• 04.06.2004 11:46

  • von Fabian Hust

Schumacher: "Es zwickt schon hier und da"

Schumacher über die Folgen der F1, warum er immer noch so motiviert ist und wieso ihn die F1 immer wieder in den Bann zieht

(Motorsport-Total.com) - Michael Schumacher ist nicht nur ein Ausnahmetalent auf der Strecke, er ist auch ungewöhnlich motiviert, wenn es darum geht, abseits der Strecke sein Team und das Auto nach vorne zu bringen: "Wenn ich weiß, es gibt etwas, was uns einen Zeitvorteil bringt, dann greife ich als erstes zum Telefon", verrät der 35-Jährige in einem Interview mit der 'Frankfurter Allgemeinen Zeitung'.

Titel-Bild zur News: Chris Dyer und Schumacher

Auf der Suche nach dem Maximum: Schumacher und Chefingenieur Dyer

Über die Jahre hinweg hat sich der Ferrari-Pilot einen Status erarbeitet, den kein anderer Fahrer im Feld genießt. Der Einfluss, den der Deutsche auf sein Team ausüben kann, ist gewaltig. "Die Erfahrung spielt sicher eine große Rolle und die Autorität, die man sich über die Jahre hart erarbeitet hat." In seiner Anfangszeit bei Benetton, so erinnert sich der Kerpener, hatte er diesen Einfluss noch nicht: "Ich hatte doch keine Ahnung. Also habe ich meinen Mund gehalten. Den jungen Kollegen geht es nun nicht anders."#w1#

Entscheidung für Ferrari und gegen McLaren

Diese Einflussnahme war einer der Hauptgründe, warum sich Michael Schumacher für einen Wechsel zu den Italienern und gegen McLaren-Mercedes entschied. Der Deutsche hatte einfach das Gefühl, dass er seine Ziele bei Ferrari besser erreichen kann. Eine seiner Stärken, den Zusammenhalt im Team zu stärken, kann er dort voll ausleben, auch wenn Schumacher bescheiden meint, dass sein Einfluss "bei weitem nicht so groß" ist wie jener von Teamchef Jean Todt und Technikdirektor Ross Brawn.
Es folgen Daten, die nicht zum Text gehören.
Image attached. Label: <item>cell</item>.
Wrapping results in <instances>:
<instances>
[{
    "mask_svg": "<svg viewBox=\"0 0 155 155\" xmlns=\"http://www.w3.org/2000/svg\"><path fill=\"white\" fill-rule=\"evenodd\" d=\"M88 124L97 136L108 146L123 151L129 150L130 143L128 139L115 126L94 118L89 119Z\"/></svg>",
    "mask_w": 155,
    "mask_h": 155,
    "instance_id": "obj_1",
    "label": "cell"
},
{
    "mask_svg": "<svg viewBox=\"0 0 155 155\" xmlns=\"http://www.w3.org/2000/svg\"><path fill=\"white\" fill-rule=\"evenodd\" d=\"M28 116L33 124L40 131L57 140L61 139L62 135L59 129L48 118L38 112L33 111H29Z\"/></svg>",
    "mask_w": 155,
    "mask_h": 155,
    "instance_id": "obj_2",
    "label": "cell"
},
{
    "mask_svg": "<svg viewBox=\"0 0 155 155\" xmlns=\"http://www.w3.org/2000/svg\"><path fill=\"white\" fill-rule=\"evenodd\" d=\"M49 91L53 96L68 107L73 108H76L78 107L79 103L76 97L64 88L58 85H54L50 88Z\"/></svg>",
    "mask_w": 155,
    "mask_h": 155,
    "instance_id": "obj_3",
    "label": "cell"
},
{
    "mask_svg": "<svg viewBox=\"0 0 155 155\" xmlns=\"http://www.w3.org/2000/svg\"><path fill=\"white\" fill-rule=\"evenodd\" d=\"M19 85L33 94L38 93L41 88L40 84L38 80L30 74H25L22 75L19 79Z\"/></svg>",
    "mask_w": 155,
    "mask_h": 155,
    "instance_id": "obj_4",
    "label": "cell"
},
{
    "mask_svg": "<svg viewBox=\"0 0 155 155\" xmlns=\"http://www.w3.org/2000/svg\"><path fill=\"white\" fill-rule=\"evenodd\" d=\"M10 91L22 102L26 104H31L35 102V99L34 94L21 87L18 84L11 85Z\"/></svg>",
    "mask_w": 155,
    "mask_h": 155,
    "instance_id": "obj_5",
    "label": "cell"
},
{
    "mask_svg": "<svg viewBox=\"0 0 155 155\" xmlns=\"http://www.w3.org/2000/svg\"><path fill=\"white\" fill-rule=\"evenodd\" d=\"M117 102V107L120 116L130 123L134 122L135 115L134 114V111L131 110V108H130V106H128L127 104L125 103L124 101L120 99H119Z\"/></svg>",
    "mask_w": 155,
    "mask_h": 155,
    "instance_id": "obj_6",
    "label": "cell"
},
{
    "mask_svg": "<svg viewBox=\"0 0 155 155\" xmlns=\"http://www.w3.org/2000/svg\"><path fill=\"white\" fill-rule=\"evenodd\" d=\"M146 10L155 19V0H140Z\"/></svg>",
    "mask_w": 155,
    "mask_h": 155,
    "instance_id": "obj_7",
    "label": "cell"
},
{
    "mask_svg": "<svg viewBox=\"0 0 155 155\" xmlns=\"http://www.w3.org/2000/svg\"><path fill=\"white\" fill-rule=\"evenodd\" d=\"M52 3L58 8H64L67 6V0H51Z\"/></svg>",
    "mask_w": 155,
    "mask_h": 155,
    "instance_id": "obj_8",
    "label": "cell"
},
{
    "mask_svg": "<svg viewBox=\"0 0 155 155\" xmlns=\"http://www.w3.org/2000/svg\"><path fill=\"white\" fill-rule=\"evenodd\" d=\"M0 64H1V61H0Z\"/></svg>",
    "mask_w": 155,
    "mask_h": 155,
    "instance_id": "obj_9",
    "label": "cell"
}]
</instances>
Schumacher noch stärker als 2003

Eine weitere Stärke des sechsfachen Formel-1-Weltmeisters ist seine unbändige Motivation. Diese hat er bei den Wintertests erneut gezeigt. In jedem Jahr macht sich Schumacher nach der langen Winterpause Sorgen, dass seine "Sensoren" nicht mehr funktionieren könnte. Doch auch nach diesem Winter war alles in bester Ordnung: "Ich war von den Zeiten her gleich da. Auch im Vergleich zu meinem Teamkollegen war ich stark. Das war im Jahr zuvor aus irgendwelchen Gründen nicht so."

Der Vorsprung auf den Teamkollegen ist tatsächlich über den Winter gewachsen - warum auch immer. Auch an den Rennwochenenden ist der Abstand auf Rubens Barrichello einen Tick größer geworden, da ist "der Spaßfaktor etwas größer", wie Schumacher zugibt. Besonders nachdem der letzte Test vor dem Saisonstart in Jerez das Team hatte glauben lassen, dass man nicht schnell genug war: "Wir hatten Schwierigkeiten. Dass es nun ganz anders gekommen ist, hat zu diesem Zeitpunkt keiner erwartet."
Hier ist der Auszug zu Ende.